> _Data shown_:
━━━━━━━━━━
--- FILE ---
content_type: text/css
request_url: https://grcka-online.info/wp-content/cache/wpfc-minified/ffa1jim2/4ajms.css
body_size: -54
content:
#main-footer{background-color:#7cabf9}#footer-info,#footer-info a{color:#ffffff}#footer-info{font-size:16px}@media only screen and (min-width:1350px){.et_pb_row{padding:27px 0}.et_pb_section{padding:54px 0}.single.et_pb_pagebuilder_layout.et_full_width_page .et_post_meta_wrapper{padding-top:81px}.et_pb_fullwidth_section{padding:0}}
━━━━━━━━━━
> _Task brief_:
Write out only what runs from the line holding "body_size: -54" through the last line of the records, exactly as shown.

> _Result for this exercise_:
body_size: -54
content:
#main-footer{background-color:#7cabf9}#footer-info,#footer-info a{color:#ffffff}#footer-info{font-size:16px}@media only screen and (min-width:1350px){.et_pb_row{padding:27px 0}.et_pb_section{padding:54px 0}.single.et_pb_pagebuilder_layout.et_full_width_page .et_post_meta_wrapper{padding-top:81px}.et_pb_fullwidth_section{padding:0}}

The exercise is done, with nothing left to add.